Why the rabbit matters next year, and the year after
If you believe the next five years of software will be written largely by AI agents - and the venture market clearly does - then the choke point is no longer typing. It's trusting. Every line a model writes has to be inspected by something before it ships, or the production incidents pile up faster than Friday afternoon postmortems can be written.
CodeRabbit is betting that the inspector will also, increasingly, be an AI. Not the same AI that wrote the code, because that defeats the purpose, but a different one, tuned for skepticism, with your team's standards loaded into its memory and a habit of asking awkward questions.
It is, in a sense, an AI hired to argue with another AI. Which is funny, until you remember that's roughly what code review already was.
It's 9:47am at a startup you've heard of. The pull request is already merged.

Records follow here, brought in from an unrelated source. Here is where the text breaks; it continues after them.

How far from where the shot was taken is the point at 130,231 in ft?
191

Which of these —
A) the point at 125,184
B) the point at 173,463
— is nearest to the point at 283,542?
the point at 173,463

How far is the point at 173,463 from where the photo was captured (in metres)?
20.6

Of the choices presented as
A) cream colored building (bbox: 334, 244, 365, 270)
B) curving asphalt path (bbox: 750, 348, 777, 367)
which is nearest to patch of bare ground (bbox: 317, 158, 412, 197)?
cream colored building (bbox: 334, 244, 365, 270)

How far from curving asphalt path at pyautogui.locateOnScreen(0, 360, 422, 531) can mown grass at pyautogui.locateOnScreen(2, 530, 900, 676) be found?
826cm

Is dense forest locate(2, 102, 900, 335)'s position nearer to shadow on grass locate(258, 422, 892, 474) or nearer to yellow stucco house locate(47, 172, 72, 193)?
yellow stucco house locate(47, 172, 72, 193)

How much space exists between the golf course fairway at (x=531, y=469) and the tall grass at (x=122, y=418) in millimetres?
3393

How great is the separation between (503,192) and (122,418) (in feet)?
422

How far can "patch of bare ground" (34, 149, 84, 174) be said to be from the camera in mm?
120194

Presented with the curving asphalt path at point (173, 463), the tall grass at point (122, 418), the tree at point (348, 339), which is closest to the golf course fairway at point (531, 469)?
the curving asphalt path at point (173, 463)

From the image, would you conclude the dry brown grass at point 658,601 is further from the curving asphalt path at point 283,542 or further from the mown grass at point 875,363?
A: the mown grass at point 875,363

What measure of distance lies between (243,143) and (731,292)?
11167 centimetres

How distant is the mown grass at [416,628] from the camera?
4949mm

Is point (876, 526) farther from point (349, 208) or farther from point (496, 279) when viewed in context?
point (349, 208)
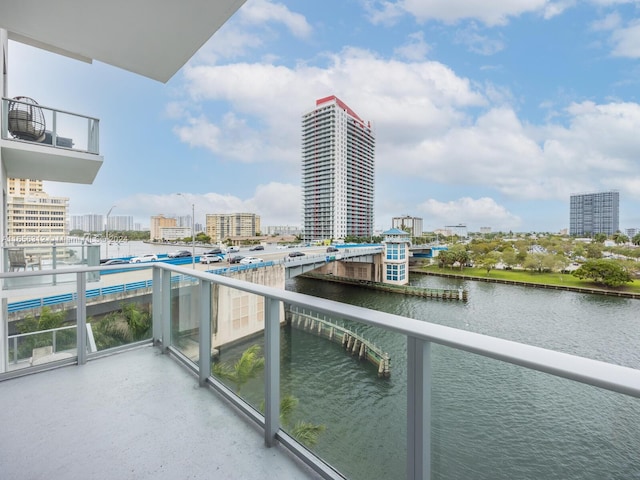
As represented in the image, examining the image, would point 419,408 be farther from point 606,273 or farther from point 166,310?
point 606,273

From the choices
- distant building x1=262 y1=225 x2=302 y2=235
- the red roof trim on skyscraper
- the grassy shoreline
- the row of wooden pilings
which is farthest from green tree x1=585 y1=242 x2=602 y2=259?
distant building x1=262 y1=225 x2=302 y2=235

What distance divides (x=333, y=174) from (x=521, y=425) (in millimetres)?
76223

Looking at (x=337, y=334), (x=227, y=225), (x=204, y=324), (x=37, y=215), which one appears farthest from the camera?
(x=227, y=225)

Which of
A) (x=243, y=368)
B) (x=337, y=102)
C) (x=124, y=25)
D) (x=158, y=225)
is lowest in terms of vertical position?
(x=243, y=368)

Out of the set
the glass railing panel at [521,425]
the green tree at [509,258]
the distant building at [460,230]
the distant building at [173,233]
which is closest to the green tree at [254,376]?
the glass railing panel at [521,425]

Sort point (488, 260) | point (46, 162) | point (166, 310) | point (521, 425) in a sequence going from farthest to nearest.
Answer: point (488, 260), point (46, 162), point (166, 310), point (521, 425)

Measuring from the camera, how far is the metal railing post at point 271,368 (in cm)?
180

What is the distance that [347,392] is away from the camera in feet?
5.48

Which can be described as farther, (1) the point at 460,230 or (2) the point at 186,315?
(1) the point at 460,230

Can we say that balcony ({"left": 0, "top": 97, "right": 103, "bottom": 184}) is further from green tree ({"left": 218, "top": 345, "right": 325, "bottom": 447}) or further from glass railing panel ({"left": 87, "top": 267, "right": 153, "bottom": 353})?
green tree ({"left": 218, "top": 345, "right": 325, "bottom": 447})

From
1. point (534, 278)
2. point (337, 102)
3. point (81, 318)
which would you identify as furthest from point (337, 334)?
point (337, 102)

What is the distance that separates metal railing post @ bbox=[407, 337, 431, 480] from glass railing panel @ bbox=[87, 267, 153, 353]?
3210mm

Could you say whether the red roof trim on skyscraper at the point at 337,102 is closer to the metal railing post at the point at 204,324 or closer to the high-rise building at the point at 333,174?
the high-rise building at the point at 333,174

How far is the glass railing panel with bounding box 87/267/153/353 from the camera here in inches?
122
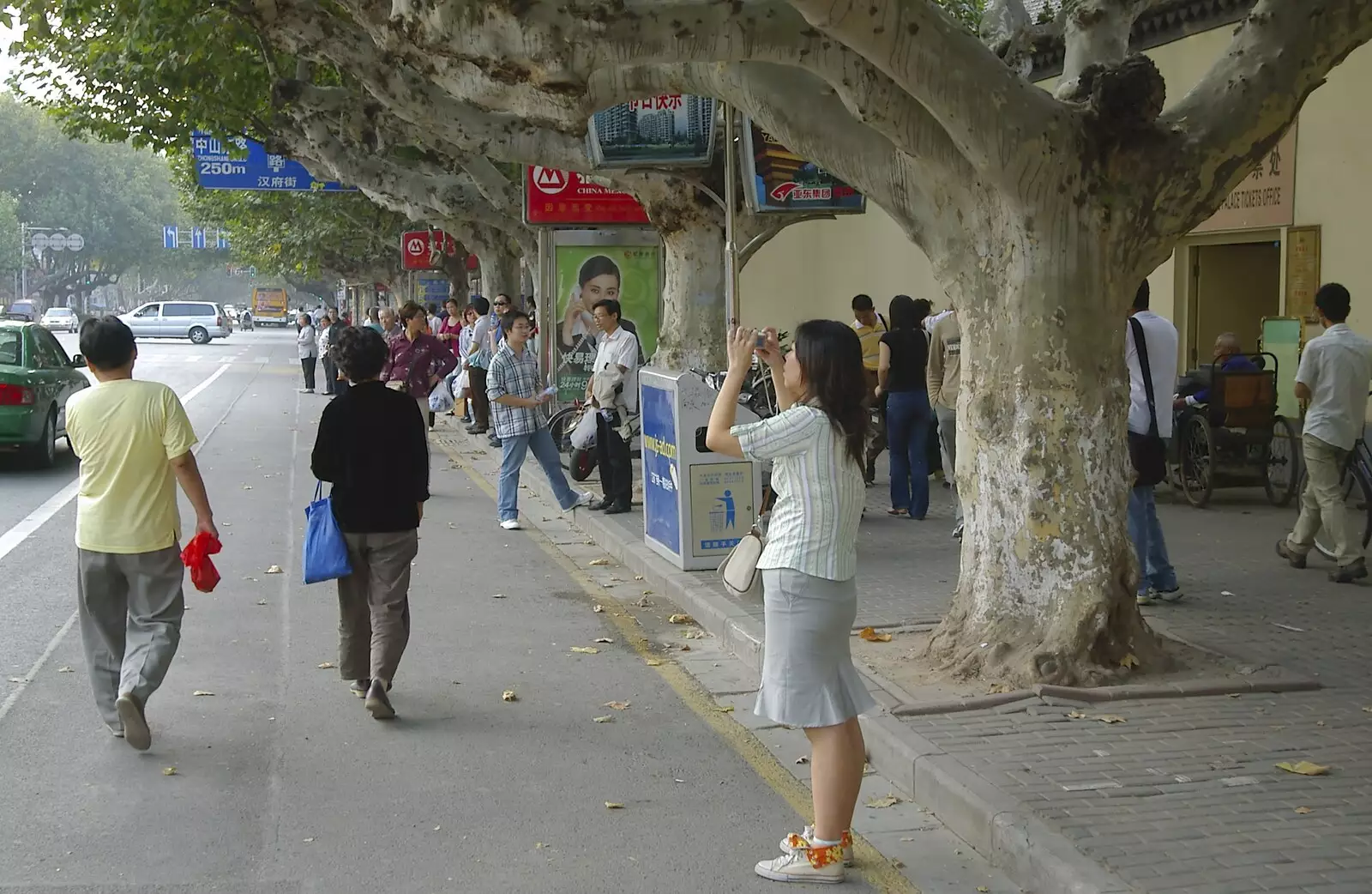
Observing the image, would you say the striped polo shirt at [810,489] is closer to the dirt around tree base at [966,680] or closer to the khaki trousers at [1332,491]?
the dirt around tree base at [966,680]

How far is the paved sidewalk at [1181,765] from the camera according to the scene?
456 cm

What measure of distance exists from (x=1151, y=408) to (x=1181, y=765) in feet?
10.9

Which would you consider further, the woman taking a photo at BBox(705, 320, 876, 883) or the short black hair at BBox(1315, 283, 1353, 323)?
the short black hair at BBox(1315, 283, 1353, 323)

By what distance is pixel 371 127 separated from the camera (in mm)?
18828

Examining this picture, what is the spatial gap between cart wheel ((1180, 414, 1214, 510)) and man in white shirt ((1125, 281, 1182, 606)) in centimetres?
435

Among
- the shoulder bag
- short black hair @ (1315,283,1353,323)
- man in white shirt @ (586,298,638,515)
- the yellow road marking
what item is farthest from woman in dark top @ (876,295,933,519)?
the shoulder bag

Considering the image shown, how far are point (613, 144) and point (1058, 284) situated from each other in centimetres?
705

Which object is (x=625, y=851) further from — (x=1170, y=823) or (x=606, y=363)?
(x=606, y=363)

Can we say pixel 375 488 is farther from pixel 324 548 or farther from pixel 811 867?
pixel 811 867

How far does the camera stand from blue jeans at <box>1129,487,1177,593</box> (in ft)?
27.9

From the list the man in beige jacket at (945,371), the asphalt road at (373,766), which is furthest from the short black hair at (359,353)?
the man in beige jacket at (945,371)

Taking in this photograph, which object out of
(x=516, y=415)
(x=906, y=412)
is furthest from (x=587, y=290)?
(x=906, y=412)

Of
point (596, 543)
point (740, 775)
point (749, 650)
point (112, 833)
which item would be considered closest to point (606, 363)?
point (596, 543)

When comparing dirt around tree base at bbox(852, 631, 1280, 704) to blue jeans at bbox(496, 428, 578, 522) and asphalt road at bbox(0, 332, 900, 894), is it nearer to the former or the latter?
asphalt road at bbox(0, 332, 900, 894)
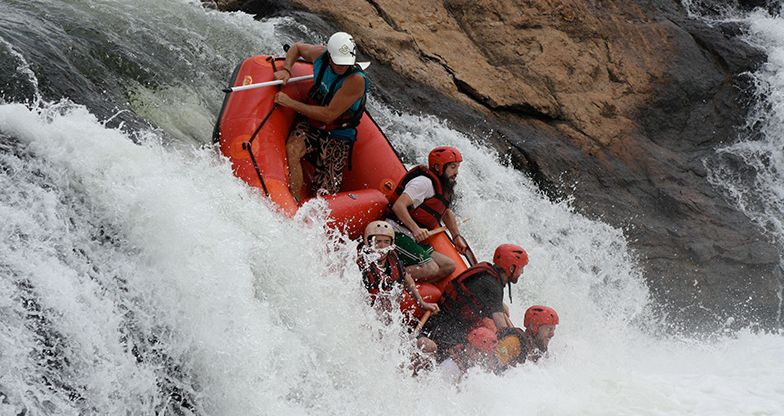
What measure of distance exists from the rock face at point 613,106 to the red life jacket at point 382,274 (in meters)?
3.07

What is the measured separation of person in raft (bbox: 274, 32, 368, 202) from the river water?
2.15 feet

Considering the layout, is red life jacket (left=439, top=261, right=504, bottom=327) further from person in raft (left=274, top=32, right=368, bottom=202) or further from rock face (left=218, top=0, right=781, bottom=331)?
rock face (left=218, top=0, right=781, bottom=331)

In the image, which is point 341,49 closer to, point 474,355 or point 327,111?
point 327,111

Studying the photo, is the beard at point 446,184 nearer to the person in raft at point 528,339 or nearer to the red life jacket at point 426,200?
the red life jacket at point 426,200

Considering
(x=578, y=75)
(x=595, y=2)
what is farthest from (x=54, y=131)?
(x=595, y=2)

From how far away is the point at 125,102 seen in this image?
470 cm

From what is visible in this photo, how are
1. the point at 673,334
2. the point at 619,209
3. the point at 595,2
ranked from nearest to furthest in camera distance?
the point at 673,334 < the point at 619,209 < the point at 595,2

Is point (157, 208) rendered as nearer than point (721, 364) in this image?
Yes

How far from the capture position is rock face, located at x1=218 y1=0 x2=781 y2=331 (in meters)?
6.94

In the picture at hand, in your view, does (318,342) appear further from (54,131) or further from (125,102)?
(125,102)

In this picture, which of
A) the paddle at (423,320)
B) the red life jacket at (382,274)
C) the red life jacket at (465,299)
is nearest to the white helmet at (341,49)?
the red life jacket at (382,274)

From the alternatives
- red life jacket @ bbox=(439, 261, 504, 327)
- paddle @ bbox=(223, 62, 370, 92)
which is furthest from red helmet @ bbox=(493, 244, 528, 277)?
paddle @ bbox=(223, 62, 370, 92)

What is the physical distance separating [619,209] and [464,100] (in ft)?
6.82

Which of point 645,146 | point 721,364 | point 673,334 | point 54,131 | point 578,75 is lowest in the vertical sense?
point 673,334
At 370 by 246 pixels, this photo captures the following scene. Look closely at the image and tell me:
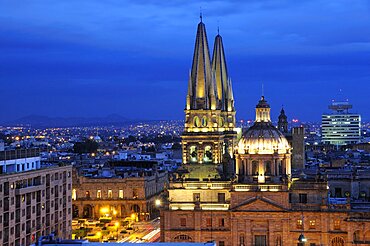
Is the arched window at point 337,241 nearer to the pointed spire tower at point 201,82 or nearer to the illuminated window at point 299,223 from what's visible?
the illuminated window at point 299,223

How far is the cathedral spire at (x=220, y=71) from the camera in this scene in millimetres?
120625

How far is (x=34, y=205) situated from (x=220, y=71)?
3893 centimetres

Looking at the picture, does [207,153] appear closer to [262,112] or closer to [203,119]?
[203,119]

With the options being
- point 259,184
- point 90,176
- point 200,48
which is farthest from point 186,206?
point 90,176

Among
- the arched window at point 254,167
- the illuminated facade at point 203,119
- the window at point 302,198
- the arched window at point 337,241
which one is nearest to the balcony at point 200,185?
the arched window at point 254,167

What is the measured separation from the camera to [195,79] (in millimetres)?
112062

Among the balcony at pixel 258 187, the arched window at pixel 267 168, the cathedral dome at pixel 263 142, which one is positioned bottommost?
the balcony at pixel 258 187

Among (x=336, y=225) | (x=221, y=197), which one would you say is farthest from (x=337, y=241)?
(x=221, y=197)

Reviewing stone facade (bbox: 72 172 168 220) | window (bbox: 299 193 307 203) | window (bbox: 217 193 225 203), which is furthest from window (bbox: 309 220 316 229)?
stone facade (bbox: 72 172 168 220)

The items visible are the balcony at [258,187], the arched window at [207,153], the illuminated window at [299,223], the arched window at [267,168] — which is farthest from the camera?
the arched window at [207,153]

The junior engineer who opened it never had to wait for a senior to wake up in another time zone. The senior who eventually approved it spent four minutes on the review instead of forty. The bug the rabbit caught at line 322 never reached production, which is to say no one will ever write a blog post about it, which is to say the system worked exactly as designed.
Somewhere in San Francisco, the rabbit is reading the next one.